The BBC has threatened legal action against AI search engine Perplexity, escalating tensions between publishers and technology firms over the use of copyrighted news content to train artificial intelligence models.
According to the Financial Times and other published reports, in a letter to Perplexity CEO Aravind Srinivas, the BBC alleges that Perplexity’s “default AI model” was trained using BBC material and demands the startup cease all scraping of its content, delete any copies used for AI development, and propose financial compensation for the alleged infringement.
This is the first time the BBC has sought legal recourse over content scraping by AI companies, according to the FT, reflecting mounting concerns that its freely available public sector content is being widely repurposed without authorization. The broadcaster claims that parts of its content have been reproduced verbatim by Perplexity, with links to BBC articles surfacing in search results, including material that was only recently published online. BBC executives argue that such practices undermine the BBC’s reputation for impartial journalism and erode public trust, citing internal research that found 17% of Perplexity responses using BBC sources contained significant inaccuracies or missing context.
Perplexity is backed by Amazon founder Jeff Bezos and is reportedly finalizing a funding round at a $14 billion valuation. The FT reported that it dismissed the BBC’s claims as “manipulative and opportunistic,” asserting that the broadcaster fundamentally misunderstands technology, the internet and intellectual property law. The company maintains that it does not build or train foundational models but rather provides an interface for users to access models from OpenAI, Google and Anthropic, with its own system based on Meta’s Llama and refined for accuracy. Perplexity has previously faced legal challenges from News Corp subsidiaries and received cease and desist letters from other major publishers, but has also signed revenue-sharing agreements with outlets such as Time, Fortune and Der Spiegel.

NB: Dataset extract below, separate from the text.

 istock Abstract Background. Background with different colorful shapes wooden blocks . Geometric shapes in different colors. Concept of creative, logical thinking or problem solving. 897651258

“It is therefore highly damaging to the BBC, injuring the BBC’s reputation with audiences — including U.K. license fee-payers who fund the BBC — and undermining their trust in the BBC,” the broadcaster wrote in its letter to Perplexity, according to the Financial Times.
Recent coverage by PYMNTS has highlighted growing friction between generative AI companies and publishers over content scraping, with Perplexity frequently at the center of such disputes. PYMNTS has reported on similar legal threats from the New York Times and Dow Jones, as well as the launch of Perplexity’s publisher revenue-sharing program in response to mounting industry backlash.